Hi my name is terrie an im brand new at all of this. i just started wilton class my teacher did tell us that thier was someone on this site whom had a wonderful marshmellow fondant yesterday. i just want to find a new hobbie, life, or friends! iI have been in a neck an partial body brace for a year now. i lifted to much weight at work as a retail mgr an my disc went toward my spinal cord causing almost quadrapalgic. my neuro sergeon worked miracles an mybe with good mixer i can do what I like an everyones suggestions from the pro's like yourself.
do i add powdered sugar along with the marshmallows to melt and if so how much ?
i've never used fondant before & was wanting to try it....are the pre-made boxes any good that you just add water & roll or should I try using a home made recipe.....
this is my question to all cake artists. If the foundant dries out so easy and fast how does it do on the cake when the customer gets it , also can you refrigerate it or cover the cake & how for in advance can you make the cake ? I have never tried covering a cake with fondant on it (except I did a little character on top of a cake and that dried out) I'm new to the whole cake world BUT LOVING IT so far ! PLEASE I need all the suggestions I can get THANK YOU IN ADVANCE FOR YOUR HELP
koockycookie I have found the when you cover a cake with fondant the cake and the buttercream underneath keep the fondant soft. I have made a cake a day in advance and it still is great. I'm not sure about refridgeration because I don't refridgerate mine. Hope this helps :)

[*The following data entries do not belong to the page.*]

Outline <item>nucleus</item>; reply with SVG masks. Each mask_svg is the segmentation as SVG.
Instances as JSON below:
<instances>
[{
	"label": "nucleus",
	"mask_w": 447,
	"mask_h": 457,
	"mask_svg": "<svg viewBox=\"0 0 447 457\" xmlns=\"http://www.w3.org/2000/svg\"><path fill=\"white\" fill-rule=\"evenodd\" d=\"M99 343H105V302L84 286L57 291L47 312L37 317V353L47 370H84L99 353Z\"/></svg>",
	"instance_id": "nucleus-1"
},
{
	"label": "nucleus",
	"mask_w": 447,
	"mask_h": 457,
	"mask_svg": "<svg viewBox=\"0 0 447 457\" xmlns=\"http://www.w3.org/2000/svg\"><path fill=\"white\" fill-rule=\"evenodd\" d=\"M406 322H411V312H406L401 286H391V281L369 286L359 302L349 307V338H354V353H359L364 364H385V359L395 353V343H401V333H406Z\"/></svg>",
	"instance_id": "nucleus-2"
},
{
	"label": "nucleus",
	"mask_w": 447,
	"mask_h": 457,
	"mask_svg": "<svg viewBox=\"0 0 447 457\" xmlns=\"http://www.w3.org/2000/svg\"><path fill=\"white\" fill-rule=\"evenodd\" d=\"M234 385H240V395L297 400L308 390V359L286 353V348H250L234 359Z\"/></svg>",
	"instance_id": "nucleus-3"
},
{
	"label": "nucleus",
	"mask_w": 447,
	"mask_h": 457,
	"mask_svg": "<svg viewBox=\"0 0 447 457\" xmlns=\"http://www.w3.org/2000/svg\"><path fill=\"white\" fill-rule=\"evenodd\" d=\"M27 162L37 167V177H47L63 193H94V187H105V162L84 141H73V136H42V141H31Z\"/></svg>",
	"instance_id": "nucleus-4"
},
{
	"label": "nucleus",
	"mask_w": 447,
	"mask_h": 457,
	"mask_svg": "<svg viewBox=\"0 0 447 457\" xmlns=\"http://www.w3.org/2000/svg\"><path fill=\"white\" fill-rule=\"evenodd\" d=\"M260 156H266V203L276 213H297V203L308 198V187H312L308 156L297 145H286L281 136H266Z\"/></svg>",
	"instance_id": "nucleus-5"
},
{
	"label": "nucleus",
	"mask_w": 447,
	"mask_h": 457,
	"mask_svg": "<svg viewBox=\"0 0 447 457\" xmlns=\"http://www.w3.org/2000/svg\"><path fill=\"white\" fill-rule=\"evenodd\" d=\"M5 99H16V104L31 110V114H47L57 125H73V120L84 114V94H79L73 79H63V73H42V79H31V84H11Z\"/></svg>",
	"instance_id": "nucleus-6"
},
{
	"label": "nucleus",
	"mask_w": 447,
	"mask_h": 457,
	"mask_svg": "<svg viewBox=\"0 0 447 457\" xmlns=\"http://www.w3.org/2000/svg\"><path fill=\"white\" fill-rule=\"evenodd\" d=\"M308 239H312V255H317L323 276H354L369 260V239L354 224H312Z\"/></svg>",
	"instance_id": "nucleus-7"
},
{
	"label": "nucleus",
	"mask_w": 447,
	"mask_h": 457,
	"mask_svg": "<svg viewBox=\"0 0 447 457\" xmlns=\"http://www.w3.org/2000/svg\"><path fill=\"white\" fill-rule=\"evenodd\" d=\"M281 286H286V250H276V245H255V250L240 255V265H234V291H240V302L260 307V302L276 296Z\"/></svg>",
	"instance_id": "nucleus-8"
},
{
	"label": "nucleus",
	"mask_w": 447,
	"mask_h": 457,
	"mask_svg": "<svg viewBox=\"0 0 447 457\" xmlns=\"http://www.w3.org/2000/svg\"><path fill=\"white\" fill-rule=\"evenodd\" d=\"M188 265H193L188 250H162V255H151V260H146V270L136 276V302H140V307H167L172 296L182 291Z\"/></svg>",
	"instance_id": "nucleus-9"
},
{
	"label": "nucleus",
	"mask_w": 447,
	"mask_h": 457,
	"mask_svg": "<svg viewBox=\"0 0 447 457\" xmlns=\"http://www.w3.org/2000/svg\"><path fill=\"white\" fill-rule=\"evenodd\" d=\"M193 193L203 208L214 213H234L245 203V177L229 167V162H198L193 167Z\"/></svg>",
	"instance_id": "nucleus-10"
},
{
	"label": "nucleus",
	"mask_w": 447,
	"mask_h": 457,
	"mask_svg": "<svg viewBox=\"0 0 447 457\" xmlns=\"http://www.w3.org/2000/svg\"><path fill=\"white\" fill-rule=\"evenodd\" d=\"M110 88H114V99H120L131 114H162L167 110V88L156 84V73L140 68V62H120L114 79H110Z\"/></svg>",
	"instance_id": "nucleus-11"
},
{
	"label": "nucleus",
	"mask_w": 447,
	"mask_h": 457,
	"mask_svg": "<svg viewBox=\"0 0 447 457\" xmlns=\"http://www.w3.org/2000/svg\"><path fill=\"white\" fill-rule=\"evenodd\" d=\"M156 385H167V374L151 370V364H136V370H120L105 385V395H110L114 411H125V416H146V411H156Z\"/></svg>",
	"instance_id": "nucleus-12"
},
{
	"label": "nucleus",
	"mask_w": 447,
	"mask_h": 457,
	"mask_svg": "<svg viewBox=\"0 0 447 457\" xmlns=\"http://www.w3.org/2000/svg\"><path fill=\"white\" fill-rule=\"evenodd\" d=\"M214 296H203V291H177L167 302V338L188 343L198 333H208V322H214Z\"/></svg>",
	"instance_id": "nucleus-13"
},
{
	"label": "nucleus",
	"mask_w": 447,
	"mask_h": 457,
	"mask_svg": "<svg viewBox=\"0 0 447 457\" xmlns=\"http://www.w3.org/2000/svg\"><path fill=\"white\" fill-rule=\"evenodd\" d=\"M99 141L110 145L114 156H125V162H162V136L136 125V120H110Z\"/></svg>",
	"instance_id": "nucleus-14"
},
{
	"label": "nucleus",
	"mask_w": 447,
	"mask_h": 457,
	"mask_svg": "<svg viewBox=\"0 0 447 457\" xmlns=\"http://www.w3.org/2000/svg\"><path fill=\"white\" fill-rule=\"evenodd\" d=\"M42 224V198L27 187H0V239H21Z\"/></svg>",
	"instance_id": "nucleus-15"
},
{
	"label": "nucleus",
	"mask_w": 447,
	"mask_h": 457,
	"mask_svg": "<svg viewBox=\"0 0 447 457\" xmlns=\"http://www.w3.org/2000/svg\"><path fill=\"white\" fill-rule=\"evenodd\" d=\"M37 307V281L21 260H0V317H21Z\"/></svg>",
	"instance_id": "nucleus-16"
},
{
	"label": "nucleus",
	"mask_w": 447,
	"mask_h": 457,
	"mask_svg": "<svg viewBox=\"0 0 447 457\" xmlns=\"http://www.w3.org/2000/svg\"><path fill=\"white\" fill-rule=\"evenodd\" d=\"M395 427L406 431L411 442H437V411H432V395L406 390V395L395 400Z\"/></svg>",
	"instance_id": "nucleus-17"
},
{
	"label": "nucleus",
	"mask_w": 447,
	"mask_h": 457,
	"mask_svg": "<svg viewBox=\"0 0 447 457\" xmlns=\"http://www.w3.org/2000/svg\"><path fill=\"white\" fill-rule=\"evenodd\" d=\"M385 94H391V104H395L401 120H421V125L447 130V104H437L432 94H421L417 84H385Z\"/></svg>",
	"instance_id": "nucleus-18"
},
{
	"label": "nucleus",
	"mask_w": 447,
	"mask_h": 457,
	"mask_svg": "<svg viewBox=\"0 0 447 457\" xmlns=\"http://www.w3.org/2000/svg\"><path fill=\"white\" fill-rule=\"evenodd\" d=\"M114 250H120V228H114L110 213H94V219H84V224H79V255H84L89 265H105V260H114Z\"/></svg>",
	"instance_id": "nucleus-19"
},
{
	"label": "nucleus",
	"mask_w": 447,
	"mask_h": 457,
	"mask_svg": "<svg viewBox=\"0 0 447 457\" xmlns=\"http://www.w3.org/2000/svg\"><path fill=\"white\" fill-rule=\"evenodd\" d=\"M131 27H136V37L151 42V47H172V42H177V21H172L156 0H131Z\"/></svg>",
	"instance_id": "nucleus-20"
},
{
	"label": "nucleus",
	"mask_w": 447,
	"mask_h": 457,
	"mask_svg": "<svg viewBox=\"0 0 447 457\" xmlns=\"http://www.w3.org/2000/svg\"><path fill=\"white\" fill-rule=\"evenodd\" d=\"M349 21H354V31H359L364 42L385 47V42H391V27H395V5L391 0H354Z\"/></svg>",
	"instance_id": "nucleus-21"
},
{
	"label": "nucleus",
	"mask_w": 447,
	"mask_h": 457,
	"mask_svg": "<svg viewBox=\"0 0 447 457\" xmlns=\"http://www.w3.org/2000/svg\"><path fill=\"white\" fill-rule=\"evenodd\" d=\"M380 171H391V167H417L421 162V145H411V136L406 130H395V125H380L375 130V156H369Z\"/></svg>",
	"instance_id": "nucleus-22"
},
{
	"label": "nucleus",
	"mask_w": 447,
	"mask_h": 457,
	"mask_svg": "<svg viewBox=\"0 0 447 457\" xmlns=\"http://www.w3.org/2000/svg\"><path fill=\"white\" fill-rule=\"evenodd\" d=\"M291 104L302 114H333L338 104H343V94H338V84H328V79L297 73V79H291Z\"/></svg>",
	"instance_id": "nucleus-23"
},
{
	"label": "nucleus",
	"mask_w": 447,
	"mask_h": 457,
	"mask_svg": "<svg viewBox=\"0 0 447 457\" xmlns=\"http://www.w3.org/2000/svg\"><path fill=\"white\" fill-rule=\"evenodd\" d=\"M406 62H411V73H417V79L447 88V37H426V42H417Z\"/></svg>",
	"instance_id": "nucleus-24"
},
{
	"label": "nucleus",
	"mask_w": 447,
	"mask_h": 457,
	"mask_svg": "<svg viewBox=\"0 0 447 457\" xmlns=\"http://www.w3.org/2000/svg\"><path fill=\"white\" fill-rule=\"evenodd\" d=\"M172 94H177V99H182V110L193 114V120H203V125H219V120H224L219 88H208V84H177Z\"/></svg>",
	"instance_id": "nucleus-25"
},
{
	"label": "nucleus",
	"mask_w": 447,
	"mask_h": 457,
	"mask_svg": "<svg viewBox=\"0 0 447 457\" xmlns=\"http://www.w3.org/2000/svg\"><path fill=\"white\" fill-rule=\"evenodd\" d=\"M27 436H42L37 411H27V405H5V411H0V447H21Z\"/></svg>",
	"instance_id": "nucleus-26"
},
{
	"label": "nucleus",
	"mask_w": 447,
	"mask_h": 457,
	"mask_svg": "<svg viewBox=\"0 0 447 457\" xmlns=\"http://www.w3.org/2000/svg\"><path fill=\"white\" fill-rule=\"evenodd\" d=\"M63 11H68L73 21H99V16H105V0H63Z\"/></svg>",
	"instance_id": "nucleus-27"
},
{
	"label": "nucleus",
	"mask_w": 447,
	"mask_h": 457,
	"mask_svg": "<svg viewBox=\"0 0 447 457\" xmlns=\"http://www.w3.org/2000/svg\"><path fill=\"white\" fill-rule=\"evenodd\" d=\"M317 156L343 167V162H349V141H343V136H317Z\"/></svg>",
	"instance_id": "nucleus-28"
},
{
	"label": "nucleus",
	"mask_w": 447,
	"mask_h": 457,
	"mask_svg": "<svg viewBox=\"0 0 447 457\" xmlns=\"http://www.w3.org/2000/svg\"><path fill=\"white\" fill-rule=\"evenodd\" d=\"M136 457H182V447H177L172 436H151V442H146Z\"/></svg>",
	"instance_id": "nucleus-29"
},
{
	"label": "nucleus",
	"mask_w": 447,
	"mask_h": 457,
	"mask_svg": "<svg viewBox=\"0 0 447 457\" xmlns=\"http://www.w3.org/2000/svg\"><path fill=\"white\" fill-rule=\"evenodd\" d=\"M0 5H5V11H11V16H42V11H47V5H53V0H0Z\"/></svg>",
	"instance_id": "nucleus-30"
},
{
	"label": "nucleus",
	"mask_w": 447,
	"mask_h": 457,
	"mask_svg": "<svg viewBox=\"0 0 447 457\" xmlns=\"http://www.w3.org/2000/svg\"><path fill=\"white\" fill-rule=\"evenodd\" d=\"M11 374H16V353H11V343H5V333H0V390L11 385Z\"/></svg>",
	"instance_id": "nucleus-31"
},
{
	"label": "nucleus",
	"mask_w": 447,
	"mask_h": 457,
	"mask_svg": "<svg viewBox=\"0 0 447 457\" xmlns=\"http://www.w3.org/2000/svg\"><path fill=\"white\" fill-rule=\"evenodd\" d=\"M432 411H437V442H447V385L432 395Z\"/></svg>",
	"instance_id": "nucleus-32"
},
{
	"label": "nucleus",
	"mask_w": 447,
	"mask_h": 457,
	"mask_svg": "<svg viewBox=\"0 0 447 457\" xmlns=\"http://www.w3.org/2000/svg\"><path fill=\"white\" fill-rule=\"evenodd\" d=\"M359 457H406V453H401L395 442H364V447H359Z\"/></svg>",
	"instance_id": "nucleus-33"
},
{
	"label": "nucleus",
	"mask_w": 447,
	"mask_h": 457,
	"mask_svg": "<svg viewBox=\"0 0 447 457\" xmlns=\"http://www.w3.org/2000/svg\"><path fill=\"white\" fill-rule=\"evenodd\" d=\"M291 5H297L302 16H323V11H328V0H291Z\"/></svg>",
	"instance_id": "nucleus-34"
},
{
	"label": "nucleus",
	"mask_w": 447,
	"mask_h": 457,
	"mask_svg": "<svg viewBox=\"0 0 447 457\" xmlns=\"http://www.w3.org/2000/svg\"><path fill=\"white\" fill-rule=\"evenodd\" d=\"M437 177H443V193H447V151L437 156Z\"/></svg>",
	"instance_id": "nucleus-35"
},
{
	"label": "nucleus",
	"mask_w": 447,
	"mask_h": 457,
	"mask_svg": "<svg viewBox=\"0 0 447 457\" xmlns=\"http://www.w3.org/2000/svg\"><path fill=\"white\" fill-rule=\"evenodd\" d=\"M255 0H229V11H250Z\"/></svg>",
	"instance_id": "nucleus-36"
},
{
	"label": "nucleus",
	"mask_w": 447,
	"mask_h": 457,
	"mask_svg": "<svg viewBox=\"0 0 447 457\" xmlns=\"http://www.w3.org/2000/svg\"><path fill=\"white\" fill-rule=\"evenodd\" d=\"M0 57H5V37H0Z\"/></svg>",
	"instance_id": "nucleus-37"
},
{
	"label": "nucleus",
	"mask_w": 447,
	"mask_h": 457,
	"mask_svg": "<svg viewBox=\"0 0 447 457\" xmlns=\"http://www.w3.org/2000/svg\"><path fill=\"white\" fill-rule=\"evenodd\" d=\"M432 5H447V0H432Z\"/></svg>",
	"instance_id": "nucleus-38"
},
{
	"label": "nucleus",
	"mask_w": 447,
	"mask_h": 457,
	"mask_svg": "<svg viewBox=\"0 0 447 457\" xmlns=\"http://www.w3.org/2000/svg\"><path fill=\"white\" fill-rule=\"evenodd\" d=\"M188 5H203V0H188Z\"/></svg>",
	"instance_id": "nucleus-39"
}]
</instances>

koockcookie, don't refrigerate when using fondant, it perspires and then you have a gooey mess. I find the fondant actually helps keep the cake moist. I have had brides tell me that they froze the top of their cake (fondant covered) and froze the accompaning cakes (buttercream covered) and the fondant covered was more moist and held it's flavor. Happy Baking!
I can't wait to try this!!! I hate covering cakes with store bought fondant, because it doesn't taste good and I'm hoping that this will change my mind! :-)
i used this on a 4 tier wedding cake,i loved it!! the taste,texture, and the ease of use, it does take some upper arm muscles to get it to the right consistancy, but it is totally worth the work, it was a hit!!
I store mine in the refrigerator and have never had it perspire. I coat it lightly with shortening, wrap it tightly in saran wrap and then put it in a zip log bad.
Why is this in the Sugar free area?
How much does this make?
I have used MMF for years, and have always refrigerated my fondant covered cakes. They never sweat (but, it could have something to do with your humidity). Only thing that occurred once, is when it was being displayed on a wet, humid day. It got shiny. I STORE mine double wrapped (plastic and ziplock) in dark cool cuboard. I'v had it last for months. Also, a cake once covered, I have kept in refrigerator for up to 5 days and it was still great. MMF works like a fantastic sealer.
I also would like to know why this is in the sugarfree area...
I have a question for you guys and hope someone could answer me: I covered a hand-bag cut out cake with MMF and it turned out to be 'rubber like' cover - PLEASE help me to get this right. It could be that I used MMF as soon as I made it - should I have kept it one day or two prior to use it on the cake? PLEASE HELP... Many thanks
PS. I did not use shortening when I melt MM - but I used shortening on mt hands when kneading MMF.... Please tell me what I did I do wrong????
works every time...very easy and very reliable!!! thank you for sharing :)
The shortening is just for your hands to knead INTO the fondant.....you may have overlooked your marshmallows....and you are supposed to let your fondant rest overnight before using...especially of covering a cake but I really don't think that wipuld make it rubbery.....try try again!!!